The stock — which includes such works as Alfred Sisley’s “Langland Bay” (1897) and Monet’s “L’Eglise et La Seine à Vetheuil” (1881) — is now in a storage facility in New York, pending a court decision (there no date is known). kit). The paintings could go to the Philippine government through the commission; to a group action group of thousands of victims of human rights violations under Mr Marcos’ rule; or to Mrs. Bautista, who remains out on bail and claims that she has legally come into possession of some of the paintings.
“We need all the help we can get,” Mr Munsayac said of the new website. “These paintings can be anywhere. They can be in a museum or displayed in someone’s living room.”
But commission officials say the tips have been slow to come in since the site went live in January, with only a few users commenting and no concrete leads. Still, they’re hopeful it can educate younger Filipinos about what officials called the “excesses of the former regime.”
But even that can be an uphill battle. Five presidents have come and gone since Mr. Marcos fled with his family to Hawaii in 1986 after a peaceful popular uprising. The committee’s work has become even more challenging as members of the Marcos family – who returned from exile in the early 1990s – have made a political comeback. Imelda Marcos is now a member of the House of Representatives; her son, Ferdinand Marcos Jr., was close to winning the vice presidency earlier this year; and her daughter, Imee, is the governor of the Northern Province considered a stronghold of Marcos.

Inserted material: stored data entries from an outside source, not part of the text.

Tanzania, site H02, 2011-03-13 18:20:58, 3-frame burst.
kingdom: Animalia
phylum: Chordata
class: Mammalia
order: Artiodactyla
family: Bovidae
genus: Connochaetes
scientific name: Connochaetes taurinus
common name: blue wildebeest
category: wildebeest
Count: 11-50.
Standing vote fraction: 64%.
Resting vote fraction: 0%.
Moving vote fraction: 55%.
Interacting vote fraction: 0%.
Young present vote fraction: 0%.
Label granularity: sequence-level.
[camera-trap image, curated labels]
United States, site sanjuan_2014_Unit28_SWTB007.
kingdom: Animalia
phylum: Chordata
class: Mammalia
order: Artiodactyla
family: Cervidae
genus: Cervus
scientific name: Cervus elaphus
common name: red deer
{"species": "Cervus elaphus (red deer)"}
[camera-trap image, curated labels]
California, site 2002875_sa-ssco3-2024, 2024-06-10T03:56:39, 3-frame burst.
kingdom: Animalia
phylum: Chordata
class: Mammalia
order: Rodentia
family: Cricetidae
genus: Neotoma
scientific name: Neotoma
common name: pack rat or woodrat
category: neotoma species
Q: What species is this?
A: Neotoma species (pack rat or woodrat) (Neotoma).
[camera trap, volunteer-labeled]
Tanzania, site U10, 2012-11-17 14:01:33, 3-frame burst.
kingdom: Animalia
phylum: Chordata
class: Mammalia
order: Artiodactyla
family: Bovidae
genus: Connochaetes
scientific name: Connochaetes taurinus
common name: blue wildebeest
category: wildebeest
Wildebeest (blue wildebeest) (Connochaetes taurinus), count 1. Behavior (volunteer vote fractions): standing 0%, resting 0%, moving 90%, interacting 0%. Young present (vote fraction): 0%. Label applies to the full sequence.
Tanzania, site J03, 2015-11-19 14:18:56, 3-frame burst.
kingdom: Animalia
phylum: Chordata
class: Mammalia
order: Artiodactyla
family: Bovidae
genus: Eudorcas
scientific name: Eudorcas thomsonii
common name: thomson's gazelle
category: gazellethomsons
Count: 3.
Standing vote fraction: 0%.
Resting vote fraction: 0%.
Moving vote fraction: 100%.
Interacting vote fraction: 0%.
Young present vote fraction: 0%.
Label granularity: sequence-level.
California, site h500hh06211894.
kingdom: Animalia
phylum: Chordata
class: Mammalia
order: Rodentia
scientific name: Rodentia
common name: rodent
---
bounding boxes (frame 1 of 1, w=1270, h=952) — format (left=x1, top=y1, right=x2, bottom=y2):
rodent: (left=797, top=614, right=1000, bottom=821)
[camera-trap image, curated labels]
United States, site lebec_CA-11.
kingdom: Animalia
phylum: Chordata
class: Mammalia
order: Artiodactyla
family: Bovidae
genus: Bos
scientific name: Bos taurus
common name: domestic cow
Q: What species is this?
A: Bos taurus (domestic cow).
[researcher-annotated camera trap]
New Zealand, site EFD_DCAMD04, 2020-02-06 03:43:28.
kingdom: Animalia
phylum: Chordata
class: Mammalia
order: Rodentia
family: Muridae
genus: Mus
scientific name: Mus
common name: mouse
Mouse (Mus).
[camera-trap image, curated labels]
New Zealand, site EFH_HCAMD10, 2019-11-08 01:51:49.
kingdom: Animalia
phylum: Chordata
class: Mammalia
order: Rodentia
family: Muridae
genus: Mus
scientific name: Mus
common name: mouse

The family’s increasing political capital has led some observers to cast doubt on the commission’s ability to operate effectively. In 2013, Andres Bautista, then its chairman, even advised scaling back the committee’s activities, telling Agence France-Presse that “at the moment it has become a law of diminishing returns.”
But many still support the committee’s efforts.
That became apparent last month when Rodrigo Duterte, the current president of the Philippines, awarded Mr. Marcos a hero’s funeral despite fierce protests. The issue fueled decades-old feelings of anger and a newfound passion to hold the Marcos family accountable.
“I had given up completely,” said Petty Benitez-Johannot, one of the original volunteers who worked for the commission in New York in 1986.
At the end of last month, Mrs. Benitez-Johannot, now an art history teacher at the University of the Philippines, joins thousands of other Filipinos on the streets of Manila, dressed all in black to protest the funeral.